## WHAT IS REQUIRED:
Check each line below for the word "States", then please report how many lines have it and nothing more.
────
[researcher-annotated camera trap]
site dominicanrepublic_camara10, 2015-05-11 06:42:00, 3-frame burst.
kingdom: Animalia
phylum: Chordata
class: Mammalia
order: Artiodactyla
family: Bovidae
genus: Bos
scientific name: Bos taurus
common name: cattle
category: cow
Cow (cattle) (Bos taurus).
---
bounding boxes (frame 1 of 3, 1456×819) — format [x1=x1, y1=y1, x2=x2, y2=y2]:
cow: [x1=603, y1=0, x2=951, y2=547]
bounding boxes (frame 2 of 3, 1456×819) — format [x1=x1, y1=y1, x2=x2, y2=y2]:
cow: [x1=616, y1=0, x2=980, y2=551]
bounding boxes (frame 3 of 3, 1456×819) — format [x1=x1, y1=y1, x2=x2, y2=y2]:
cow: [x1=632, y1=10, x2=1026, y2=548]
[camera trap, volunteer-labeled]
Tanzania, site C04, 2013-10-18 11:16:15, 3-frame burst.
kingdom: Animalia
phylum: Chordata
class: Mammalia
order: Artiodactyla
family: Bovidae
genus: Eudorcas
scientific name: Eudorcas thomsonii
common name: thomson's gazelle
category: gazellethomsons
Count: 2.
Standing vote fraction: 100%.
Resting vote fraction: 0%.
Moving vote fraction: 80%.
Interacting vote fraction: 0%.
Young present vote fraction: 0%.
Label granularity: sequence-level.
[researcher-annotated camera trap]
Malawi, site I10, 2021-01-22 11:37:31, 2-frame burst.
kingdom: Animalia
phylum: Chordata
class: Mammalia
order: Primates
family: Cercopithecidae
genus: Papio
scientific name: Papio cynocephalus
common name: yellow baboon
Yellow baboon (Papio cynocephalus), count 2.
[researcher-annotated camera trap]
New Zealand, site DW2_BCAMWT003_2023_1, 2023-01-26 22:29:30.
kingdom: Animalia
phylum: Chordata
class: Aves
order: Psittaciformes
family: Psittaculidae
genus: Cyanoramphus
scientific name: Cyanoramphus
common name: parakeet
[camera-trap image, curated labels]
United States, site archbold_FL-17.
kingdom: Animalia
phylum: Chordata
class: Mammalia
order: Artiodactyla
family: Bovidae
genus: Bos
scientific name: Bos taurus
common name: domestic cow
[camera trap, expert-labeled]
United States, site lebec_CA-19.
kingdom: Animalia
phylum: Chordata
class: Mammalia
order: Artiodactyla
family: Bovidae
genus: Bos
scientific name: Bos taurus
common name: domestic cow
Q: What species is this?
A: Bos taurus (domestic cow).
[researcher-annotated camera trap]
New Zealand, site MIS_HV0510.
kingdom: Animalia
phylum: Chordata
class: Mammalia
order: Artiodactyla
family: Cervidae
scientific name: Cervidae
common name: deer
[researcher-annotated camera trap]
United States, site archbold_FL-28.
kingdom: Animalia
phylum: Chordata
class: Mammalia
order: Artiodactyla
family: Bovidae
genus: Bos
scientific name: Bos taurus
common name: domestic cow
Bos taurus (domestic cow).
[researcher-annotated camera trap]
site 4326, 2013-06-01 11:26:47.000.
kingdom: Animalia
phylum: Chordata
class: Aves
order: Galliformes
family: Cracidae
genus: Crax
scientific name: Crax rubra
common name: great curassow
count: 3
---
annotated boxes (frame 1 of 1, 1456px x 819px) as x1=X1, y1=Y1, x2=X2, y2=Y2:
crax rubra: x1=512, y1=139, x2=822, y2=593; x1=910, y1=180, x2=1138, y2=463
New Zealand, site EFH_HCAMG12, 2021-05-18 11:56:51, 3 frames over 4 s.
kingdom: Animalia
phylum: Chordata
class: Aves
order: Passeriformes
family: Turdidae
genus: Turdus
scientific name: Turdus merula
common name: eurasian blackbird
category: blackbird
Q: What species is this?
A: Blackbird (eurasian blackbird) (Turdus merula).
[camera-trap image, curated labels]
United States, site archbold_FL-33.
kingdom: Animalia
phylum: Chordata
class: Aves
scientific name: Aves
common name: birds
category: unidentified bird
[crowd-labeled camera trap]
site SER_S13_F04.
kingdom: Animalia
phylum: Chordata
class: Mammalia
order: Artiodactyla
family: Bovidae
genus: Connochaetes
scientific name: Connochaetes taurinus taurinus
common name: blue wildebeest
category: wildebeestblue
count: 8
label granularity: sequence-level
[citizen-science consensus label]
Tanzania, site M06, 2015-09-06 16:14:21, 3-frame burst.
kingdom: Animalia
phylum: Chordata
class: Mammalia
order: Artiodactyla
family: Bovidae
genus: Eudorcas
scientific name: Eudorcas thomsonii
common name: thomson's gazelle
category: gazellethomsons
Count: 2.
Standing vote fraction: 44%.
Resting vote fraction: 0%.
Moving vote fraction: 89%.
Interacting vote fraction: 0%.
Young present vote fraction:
────
## REPLY TO THE TASK:
4